Connecticut bison farm becoming a tourist destination

As bison continues making a comeback across the U.S., a booming bison business at Creamery Brook Bison's farm in Brooklyn, Connecticut, is seeing an increase in visitors.

When the number of visitors increased, Debbie Tanner, who owns the farm with her husband, said she realized that her husband’s childhood dream of owning bison was also an “agri-tourism” opportunity, an article on the American Farm Bureau Federation said.

In 1990, the Tanner family began with five bison. Today they have a full fledged herd of nearly 100, combined with cows, a few bulls for reproduction and many young bulls and heifers, the article said. The farm also is home to a peacock, emu, pony and dairy cows.

Early in their career as bison producers, the Tanners received many inquiries about purchasing bison meat. This resulted in the couple selling products from bison raised by other producers, the article said.

But now the herd’s growth has given them the opportunity to offer their own bison meat, from tenderloin to sausage. The farm sells bison products at its store, and the family also sells their products at select festivals and fairs, the article said.

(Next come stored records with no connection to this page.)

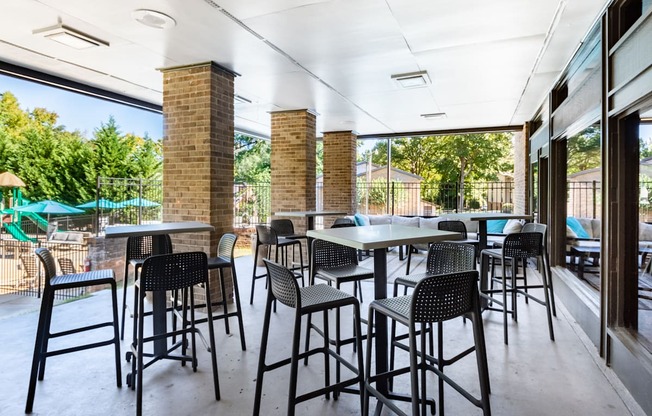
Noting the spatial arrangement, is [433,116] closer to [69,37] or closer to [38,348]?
[69,37]

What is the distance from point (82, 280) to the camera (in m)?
2.41

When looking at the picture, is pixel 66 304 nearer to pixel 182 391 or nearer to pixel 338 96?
pixel 182 391

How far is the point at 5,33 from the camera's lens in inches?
135

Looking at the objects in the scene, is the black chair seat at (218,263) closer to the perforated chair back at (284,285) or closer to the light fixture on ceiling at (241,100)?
the perforated chair back at (284,285)

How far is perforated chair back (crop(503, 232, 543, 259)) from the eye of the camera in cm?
347

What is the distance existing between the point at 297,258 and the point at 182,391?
433 centimetres

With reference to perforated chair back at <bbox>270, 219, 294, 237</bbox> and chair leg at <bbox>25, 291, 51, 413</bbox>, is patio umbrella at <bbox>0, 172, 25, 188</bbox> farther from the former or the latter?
chair leg at <bbox>25, 291, 51, 413</bbox>

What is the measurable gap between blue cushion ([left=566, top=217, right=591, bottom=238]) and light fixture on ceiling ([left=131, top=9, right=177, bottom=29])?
16.4ft

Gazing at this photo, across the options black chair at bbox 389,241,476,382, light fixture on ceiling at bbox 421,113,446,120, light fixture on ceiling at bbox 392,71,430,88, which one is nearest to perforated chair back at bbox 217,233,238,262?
black chair at bbox 389,241,476,382

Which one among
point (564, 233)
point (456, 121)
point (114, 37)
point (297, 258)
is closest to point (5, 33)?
point (114, 37)

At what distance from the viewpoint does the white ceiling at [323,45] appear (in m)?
2.97

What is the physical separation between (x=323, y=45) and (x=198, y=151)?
1.83m

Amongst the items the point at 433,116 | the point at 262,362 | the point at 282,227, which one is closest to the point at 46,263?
the point at 262,362

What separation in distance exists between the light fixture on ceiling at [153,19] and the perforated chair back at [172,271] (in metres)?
2.07
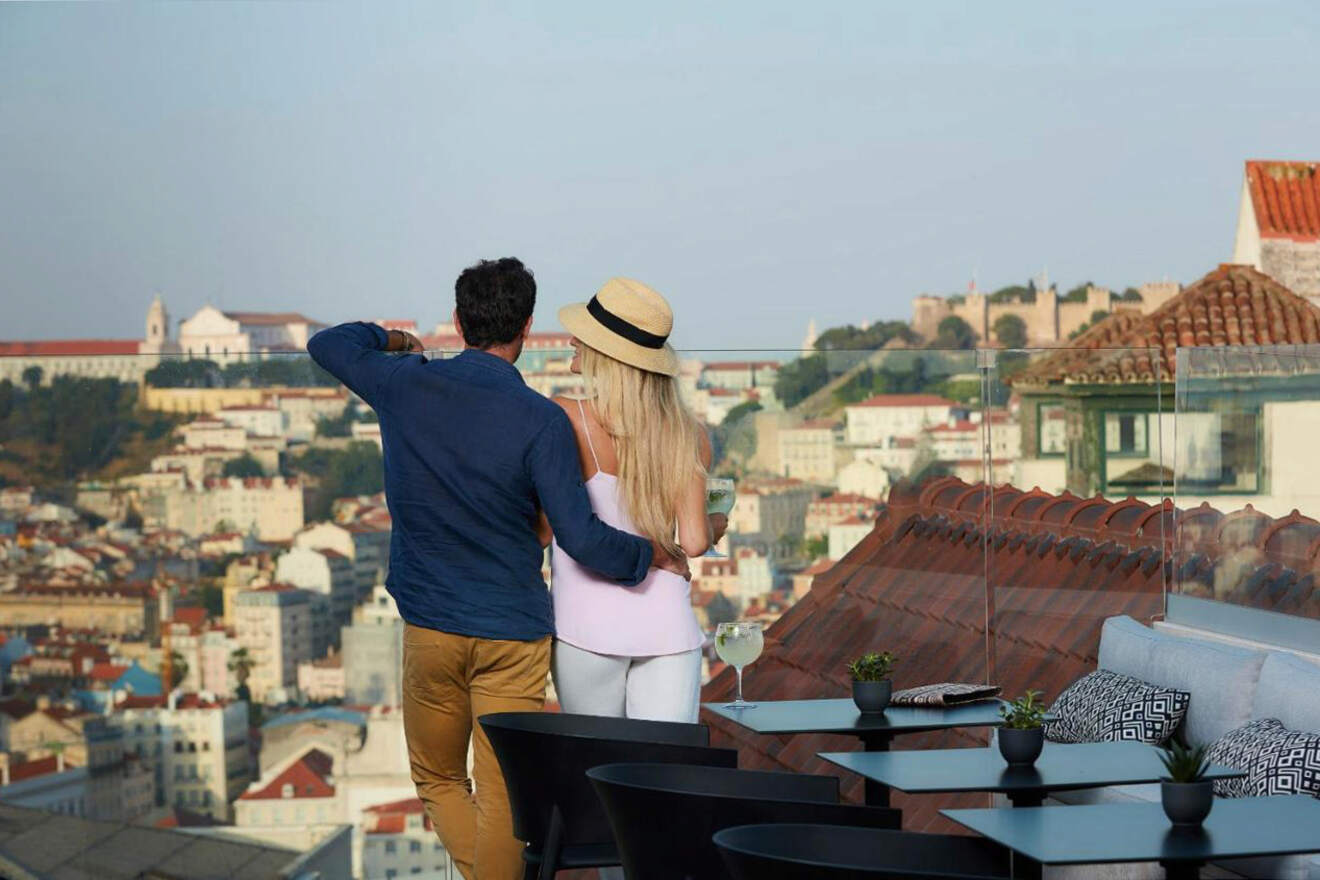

Guests to the farm can take wagon tours and explore the bison field and handling facilities. Last October, the farm held what it called a Walktober Event and guests were treated to bison, wild rice and barley soup. And on certain weekends, visitors are offered a bison burger lunch, the article said.

In addition to being on the American Farm Bureau Women’s Leadership Committee, Tanner is the Connecticut Farm Bureau Women’s Leadership Committee chair.